Deploying AI for the methane challenge [Gas in Transition]

Artificial intelligence (AI) is revolutionising the energy industry’s ability to predict methane leakage.

It is a key frontier in the fight against climate change, as methane is 80 times more potent as a greenhouse gas than CO2. It also has a far shorter lifespan than CO2 in the atmosphere, meaning that action taken today will yield results faster.

The UN believes methane abatement is crucial to keep global temperature rises below 1.5 OC, as set out by international agreements. Its recent report on climate change stressed that methane should be the priority for emitters in the short term.

OGCI Climate Investments, the venture capital division of the Oil and Gas Climate Initiative (OGCI), is aware early-stage AI businesses can make a massive impact in this area. Last summer, OGCI wrote a series C cheque for Urbint, a leading predictive AI platform for infrastructure that deals with methane abatement. Urbint’s series C round landed $60mn of capital in all, from backers that also included National Grid Partners, Salesforce Ventures, American Electric Power, Energize Ventures, Energy Impact Partners and Blue Bear Capital.

The AI in Urbint's software automatically knows every subtype of surface infrastructure along the distribution grid. Using this information, the software can predict exactly where methane is likely to penetrate steel surface materials. This enables precautions and preventive rather than reactive maintenance to be undertaken, meaning that leaks can be avoided altogether, rather than fixed when they occur.

Speaking to NGW, Urbint’s vice president of product, David Preston, said the New York-based business had signed up 30 of North America’s major utilities and infrastructure companies as customers.

Preston compares the software to a “risk-based” prevention system, but using the benefits of AI to identify these risks more effectively. Not only can the technology be used to keep methane gases in the pipe where they’re supposed to be, but it can also be used for other infrastructure and excavation audits, such as keeping the pipeline temperatures or operational components in check.

The figures on methane abatement speak for themselves. In 2020 alone, Urbint’s technology prevented methane emissions equivalent to more than 60,00 metric tons of CO2 equivalent.
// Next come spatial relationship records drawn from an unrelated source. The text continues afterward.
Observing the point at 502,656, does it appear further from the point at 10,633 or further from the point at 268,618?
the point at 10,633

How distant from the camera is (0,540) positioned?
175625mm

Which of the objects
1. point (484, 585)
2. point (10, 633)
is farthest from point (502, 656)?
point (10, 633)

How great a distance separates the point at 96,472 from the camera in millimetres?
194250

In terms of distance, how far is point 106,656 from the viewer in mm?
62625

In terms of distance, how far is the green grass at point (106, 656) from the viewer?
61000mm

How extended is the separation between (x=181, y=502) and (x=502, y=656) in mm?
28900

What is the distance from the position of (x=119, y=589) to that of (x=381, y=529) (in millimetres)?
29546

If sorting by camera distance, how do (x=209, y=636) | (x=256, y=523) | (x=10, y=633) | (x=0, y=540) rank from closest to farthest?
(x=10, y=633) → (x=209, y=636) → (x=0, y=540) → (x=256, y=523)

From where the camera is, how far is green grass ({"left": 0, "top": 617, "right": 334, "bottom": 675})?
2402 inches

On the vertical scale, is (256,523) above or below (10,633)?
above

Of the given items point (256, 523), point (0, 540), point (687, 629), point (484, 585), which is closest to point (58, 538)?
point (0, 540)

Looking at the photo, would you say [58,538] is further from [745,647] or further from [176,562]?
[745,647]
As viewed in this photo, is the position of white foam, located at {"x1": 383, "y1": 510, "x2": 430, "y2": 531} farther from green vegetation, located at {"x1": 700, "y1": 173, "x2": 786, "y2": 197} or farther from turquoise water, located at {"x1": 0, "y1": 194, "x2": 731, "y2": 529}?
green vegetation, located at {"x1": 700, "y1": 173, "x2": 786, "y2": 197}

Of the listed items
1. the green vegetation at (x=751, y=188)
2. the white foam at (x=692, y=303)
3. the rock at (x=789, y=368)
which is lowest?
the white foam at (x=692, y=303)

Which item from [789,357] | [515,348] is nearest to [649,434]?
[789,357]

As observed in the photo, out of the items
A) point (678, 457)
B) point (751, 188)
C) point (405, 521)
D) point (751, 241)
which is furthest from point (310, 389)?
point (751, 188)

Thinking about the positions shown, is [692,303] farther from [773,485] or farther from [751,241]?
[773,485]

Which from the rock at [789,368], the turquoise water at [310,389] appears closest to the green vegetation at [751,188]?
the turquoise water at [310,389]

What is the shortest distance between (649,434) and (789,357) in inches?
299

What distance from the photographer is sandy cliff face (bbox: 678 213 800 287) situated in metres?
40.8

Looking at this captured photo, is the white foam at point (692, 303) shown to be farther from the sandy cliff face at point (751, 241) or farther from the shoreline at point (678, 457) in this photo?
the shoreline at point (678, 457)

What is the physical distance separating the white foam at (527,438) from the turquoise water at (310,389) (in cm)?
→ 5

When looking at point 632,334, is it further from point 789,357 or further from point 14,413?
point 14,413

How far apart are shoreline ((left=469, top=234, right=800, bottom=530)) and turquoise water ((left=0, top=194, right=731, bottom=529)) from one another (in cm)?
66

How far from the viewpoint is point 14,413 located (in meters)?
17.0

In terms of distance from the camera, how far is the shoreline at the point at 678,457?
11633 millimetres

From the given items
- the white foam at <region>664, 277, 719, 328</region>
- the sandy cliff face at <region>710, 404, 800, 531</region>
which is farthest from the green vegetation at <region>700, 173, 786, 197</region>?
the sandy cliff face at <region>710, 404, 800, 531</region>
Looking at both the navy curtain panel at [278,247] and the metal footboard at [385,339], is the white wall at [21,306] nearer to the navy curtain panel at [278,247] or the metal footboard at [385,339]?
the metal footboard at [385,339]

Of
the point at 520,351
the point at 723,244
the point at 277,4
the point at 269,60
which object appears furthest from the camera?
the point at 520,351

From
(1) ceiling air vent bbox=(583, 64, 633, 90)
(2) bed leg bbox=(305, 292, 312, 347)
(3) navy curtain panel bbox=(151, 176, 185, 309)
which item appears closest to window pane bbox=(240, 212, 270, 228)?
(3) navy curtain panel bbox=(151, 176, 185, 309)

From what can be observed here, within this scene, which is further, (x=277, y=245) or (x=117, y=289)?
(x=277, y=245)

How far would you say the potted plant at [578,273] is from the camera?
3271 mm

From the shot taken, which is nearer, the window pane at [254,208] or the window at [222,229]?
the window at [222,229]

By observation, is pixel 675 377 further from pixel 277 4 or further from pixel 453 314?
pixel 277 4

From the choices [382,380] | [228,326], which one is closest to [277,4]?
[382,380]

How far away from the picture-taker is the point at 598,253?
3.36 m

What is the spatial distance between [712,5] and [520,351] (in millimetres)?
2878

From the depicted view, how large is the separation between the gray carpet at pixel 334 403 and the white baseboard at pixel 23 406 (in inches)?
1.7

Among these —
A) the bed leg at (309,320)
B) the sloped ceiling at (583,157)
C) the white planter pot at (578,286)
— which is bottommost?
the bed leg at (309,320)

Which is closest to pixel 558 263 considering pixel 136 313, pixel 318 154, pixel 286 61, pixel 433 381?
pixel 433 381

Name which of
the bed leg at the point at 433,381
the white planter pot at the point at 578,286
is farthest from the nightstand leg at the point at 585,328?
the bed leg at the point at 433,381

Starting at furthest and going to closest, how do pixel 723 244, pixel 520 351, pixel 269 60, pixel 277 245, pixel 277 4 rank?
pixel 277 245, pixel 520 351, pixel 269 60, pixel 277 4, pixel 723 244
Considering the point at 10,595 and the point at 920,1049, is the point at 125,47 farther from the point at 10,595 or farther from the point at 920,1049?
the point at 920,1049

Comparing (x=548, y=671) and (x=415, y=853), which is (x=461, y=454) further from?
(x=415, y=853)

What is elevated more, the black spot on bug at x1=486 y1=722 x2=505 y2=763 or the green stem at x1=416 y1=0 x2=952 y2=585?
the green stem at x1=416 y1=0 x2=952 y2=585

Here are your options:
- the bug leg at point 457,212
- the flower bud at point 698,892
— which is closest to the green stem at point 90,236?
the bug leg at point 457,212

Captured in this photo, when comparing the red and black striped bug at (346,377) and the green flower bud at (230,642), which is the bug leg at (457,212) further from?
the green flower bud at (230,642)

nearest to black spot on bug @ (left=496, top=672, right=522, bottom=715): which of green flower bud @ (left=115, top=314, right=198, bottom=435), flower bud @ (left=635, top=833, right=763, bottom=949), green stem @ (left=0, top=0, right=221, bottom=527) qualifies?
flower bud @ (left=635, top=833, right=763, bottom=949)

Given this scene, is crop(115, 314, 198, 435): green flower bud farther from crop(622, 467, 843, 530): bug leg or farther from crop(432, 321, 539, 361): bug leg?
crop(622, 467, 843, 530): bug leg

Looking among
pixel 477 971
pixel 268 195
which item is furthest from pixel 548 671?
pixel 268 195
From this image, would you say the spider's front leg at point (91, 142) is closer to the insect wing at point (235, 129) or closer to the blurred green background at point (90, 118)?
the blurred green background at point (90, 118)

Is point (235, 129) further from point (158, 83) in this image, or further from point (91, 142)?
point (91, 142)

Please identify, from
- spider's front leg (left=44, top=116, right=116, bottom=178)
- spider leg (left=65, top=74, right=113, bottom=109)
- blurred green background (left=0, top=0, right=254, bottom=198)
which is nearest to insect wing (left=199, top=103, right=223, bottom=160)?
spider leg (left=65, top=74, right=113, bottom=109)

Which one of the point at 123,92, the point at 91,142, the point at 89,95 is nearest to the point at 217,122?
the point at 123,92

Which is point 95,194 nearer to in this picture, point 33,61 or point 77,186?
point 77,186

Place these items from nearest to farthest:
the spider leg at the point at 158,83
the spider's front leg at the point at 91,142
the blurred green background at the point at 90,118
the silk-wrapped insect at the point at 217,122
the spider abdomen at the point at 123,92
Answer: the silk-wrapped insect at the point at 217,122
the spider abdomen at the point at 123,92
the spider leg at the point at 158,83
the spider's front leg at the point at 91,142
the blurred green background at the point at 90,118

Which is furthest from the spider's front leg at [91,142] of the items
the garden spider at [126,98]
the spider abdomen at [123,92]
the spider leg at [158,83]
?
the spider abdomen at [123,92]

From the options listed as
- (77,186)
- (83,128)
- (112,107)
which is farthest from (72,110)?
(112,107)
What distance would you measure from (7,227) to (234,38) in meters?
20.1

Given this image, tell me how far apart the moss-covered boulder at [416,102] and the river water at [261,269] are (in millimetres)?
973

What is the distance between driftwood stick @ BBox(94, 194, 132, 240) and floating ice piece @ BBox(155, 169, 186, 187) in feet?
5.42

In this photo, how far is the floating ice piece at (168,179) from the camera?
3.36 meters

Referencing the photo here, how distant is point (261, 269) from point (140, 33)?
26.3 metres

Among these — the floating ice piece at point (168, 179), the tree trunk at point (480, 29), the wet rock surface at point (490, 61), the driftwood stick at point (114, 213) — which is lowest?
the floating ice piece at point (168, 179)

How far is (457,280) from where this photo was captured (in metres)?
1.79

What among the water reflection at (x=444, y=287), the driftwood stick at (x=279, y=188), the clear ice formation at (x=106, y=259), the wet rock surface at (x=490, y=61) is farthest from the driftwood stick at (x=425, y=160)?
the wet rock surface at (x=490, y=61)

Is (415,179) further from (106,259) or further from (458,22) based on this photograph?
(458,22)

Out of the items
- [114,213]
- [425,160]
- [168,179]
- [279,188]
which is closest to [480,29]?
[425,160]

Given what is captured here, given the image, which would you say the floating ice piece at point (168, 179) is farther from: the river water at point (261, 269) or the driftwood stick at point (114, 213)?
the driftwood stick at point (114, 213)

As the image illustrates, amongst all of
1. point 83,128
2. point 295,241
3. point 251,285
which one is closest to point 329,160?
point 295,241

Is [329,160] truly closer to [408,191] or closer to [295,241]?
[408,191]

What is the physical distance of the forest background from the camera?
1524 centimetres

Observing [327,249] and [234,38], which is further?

Preston said: “The unique advantage of this approach is rather than focusing on mitigation of emissions after the fact, is that we're making it possible to get ahead of accidental emissions, so we can keep methane gas in the pipe in the first place."

 

Threat detection

Urbint was founded in 2015. It has been expanding the market for its infrastructure decision support software through M&A activity, including the acquisition of distribution system monitoring company Opvantaek. Opvantek’s product was already being used by several of North America’s largest gas grid companies, for tasks such as cyber protection, risk management, pipe evaluations and asset investment forecasts.

Infrastructure threat detection is big business in North America, and the market opportunity is about to get even larger. Recently, the US legislature approved a $1.2 trillion, bi-partisan funding package for rebuilding the nation’s core systems – from roads to gas pipelines to clean water facilities – over the next ten years. It’s part of president Joe Biden’s pledge to rebuild America’s “crumbling" framework, expected to result in 1.5mn new jobs every year.

“All this work will require a lot of digging, meaning damage prevention is going to be important,” said Urbint’s director of marketing and communications Michael Dolmatch. “It also means companies focus more on resilience, and more on infrastructure renewal."

“In the meantime, given the several years it will take to update the US grid, we still have to keep the lights on, and the heat on in all of the existing infrastructure that still has to operate. Companies like us will have a major impact, and it's a lot of fun from a business perspective, seeing some great momentum from these trends."

National Grid, a power and gas grid operator active in the UK and the US, has been an Urbint shareholder since 2017. That strategic window gave National Grid access to Urbint's technology early in the game, and Urbint software is now helping to prevent damage to its underground pipelines in the northeastern US. The outcome must have been favourable, as National Grid has since recalled Urbint to its London headquarters, this time to explore how its worker safety AI software could be used to protect the Grid’s infrastructure personnel.

Preston admitted the initial contract was a massive undertaking, but it paid off.  He said: "In terms of getting set up with National Grid, there were certainly complexities, given the fact they operate across multiple jurisdictions across gas and electric."

"But our approach is to align data from [various infrastructure operators] into a standard Urbint data model, so we can best utilise and build AI models at scale, incorporating prior knowledge of both industry and cross-industry incidents.

“Our damage prevention applications helped National Grid reduce the damages on their system by 37%. That's a significant result in terms of underlying methane reduction, as well as underlying public safety and asset safety."

This year Urbint is scaling rapidly with the rollout of its worker safety AI software, its second product on the market. And it is still looking to win new deployments for its grid damage auditing tools. For Preston, having two products on the market represents a “critical milestone”, in terms of the startup’s growth trajectory.

Preston concluded: “Urbint’s growing in alignment with our anticipated revenue plans for 2022. We’ll take similar principles for damage reduction and methane reduction to help identify high-risk complex work that has a higher likelihood of causing an individual performing work on an asset to have an injury, and helping companies focus their investment and planning and controls to mitigate those incidents.

“That has been released earlier this year, and is probably a critical milestone as we’ve got two core applications or products in the marketplace.”